Cumpre-nos contribuir para os reintroduzir na vida colectiva obrigando, desde logo, a construir uma cultura do exemplo. O bom exemplo tem mais força do que as melhores leis que se aprovam e do que os discursos mais brilhantes que se fazem. Ao contrário, os maus exemplos envenenam a sociedade, contaminam a política e ameaçam a democracia. Afinal, a política não pode ser a arte do vale-tudo e palco de actuação de gente mesquinha e sem escrúpulos.

2 thoughts on “Marques Mendes tem exemplos para dar e vender”

  1. Afinal, a política não pode ser a arte do vale-tudo e palco de actuação de gente pequenina e sem escrúpulos. Por isso, retiro-me da esfera pública. Assim ficava melhor e bem mais higiénico.

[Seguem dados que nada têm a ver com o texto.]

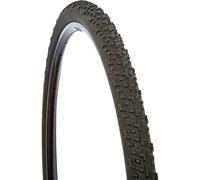 Wtb Nano Comp 700c X 40 Rigid Gravel Tyre Black 700C x 40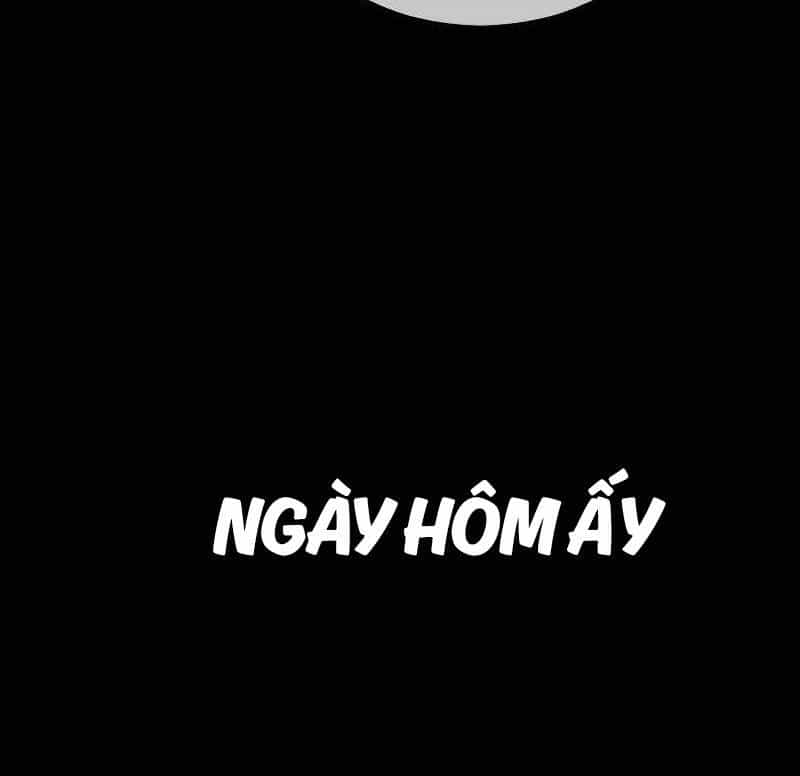 Cậu Bé Tội Phạm - Chương 45 - ảnh 88
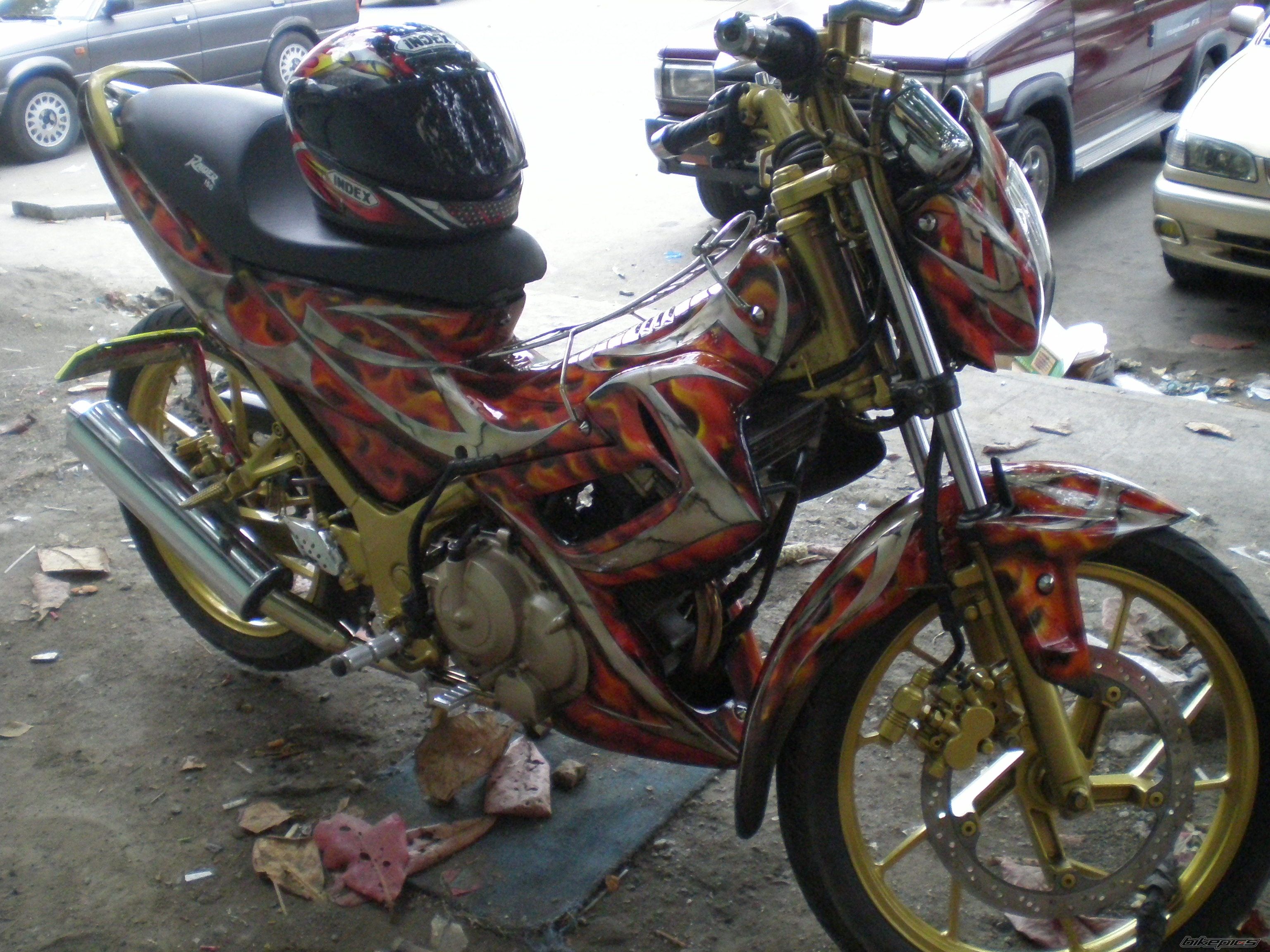 Bike Photo 1879400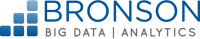 Bronson consulting group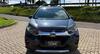 WRV 1.5 16V FLEXONE EXL CVT - 2021 - DOIS IRMãOS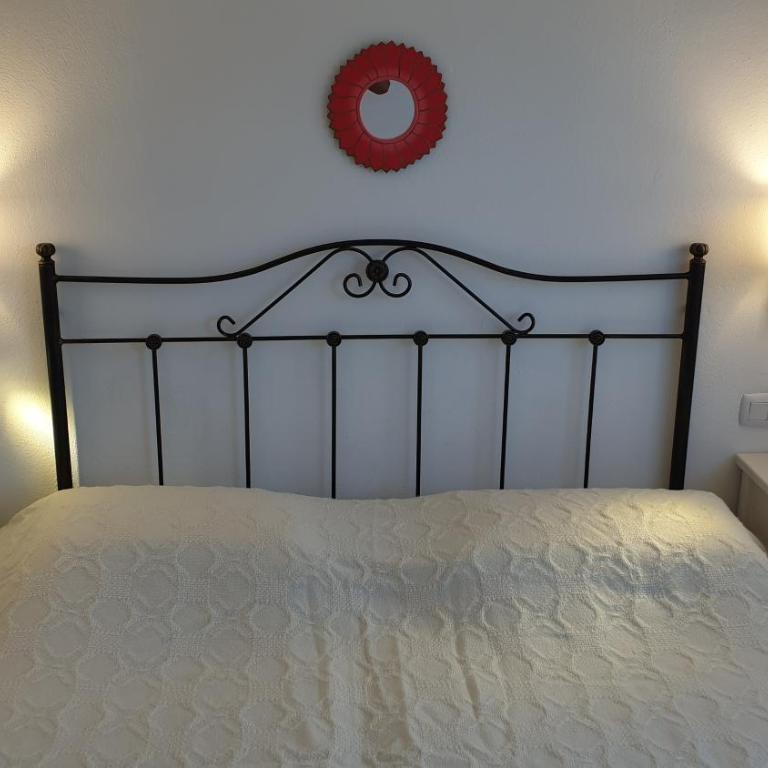 My Home in the Sun - Apartamento de 2 dormitorios - 4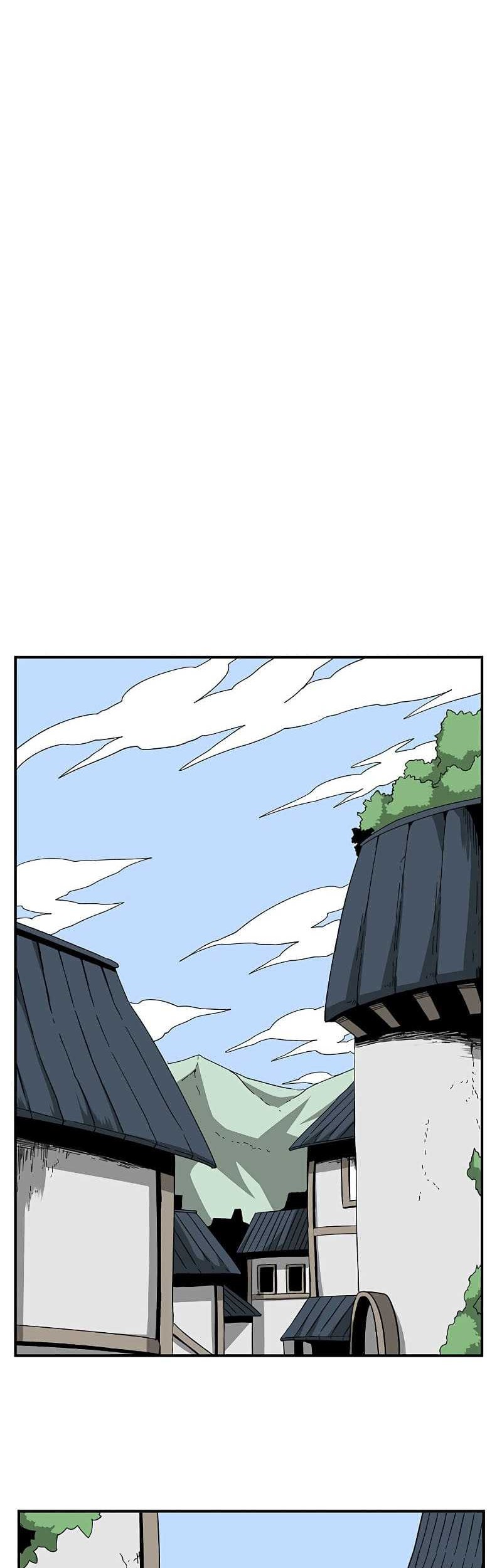 One Step to The Demon King Chapter 87 Gambar 37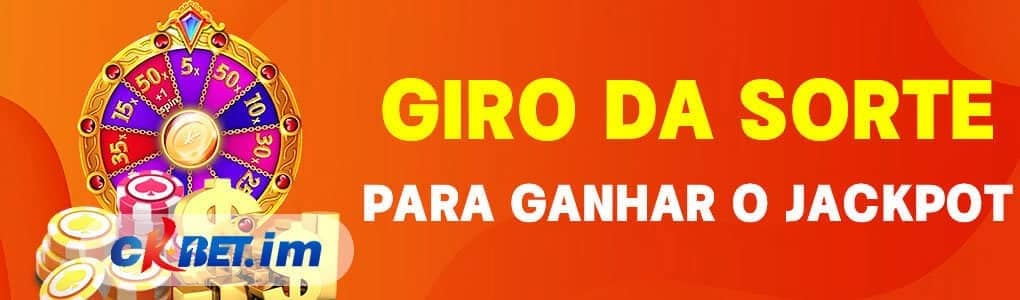 sudoku math playground
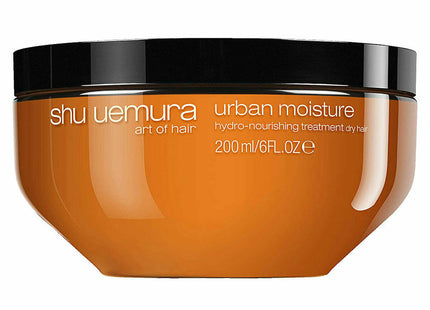 V9HB75E5D8AAC912243BF715DFC384E8BFCR4327383P1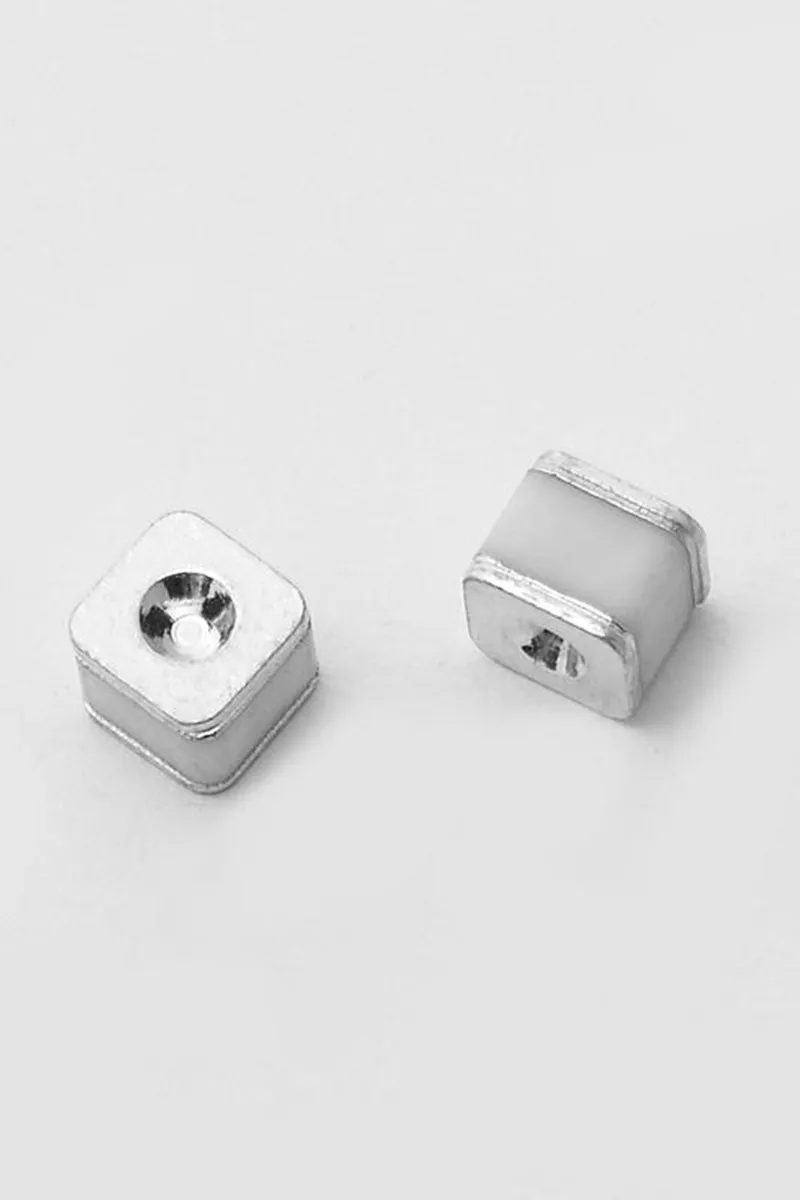 

SMD ceramic gas discharge tube SMD5050-075/090/150/230/350/470/600/800NAV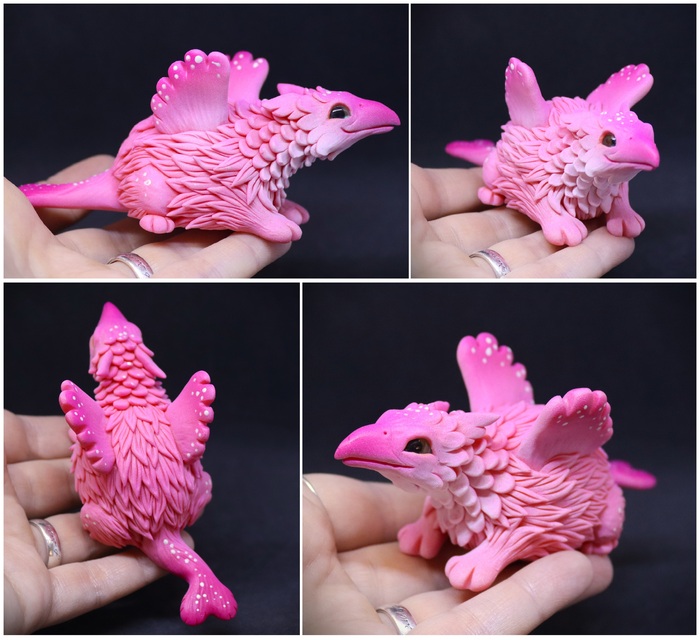 �������� "������"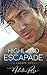 Highland Escapade by Nikila Rose
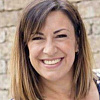 U Italiji muškarac ubio suprugu s 23 uboda nožem, njegovi roditelji pronađeni obješeni u porodičnoj kući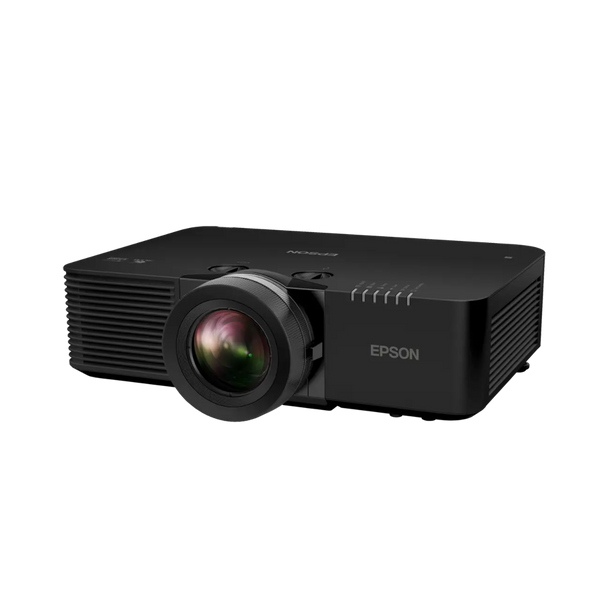 Короткофокусний проектор Epson EB-L795SE (V11HB26180) 630486ua фото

  2. Só falo de escutas ilegais quando puder ouvir todas as conversas privadas que permitam confirmar as minhas suspeições. A listagem é a seguinte:

    – CONVERSAS TELEFÓNICAS ENTRE PASSOS COELHO E JOSÉ SÓCRATES EM 2011

    – CONVERSAS DE TELE-MÓVEL ENTRE CAVACO E MANUELA FERREIRA LEITE EM 2009

    – CONVERSAS DE BASTIDORES ENTRE CAVACO E FERNANDO LIMA EM 2009

    – CONVERSAS ÍNTIMAS DE CAVACO E MARIA DESDE 2002

    – CONVERSAS DE QUALQUER TIPO ENTRE DIAS LOUREIRO E DIRIGENTES DO PSD, INCLUINDO O CHEFE MÁXIMO CAVACO, DESDE 1985

    – E-MAILS ENTRE FERNANDO LIMA E A REDAÇÃO DO PÚBLICO

    – CONVERSAS DE CAMA DE TODOS OS EX-MINISTROS DESDE 1979 E TODOS OS BANQUEIROS DESDE, PELO MENOS, 1976.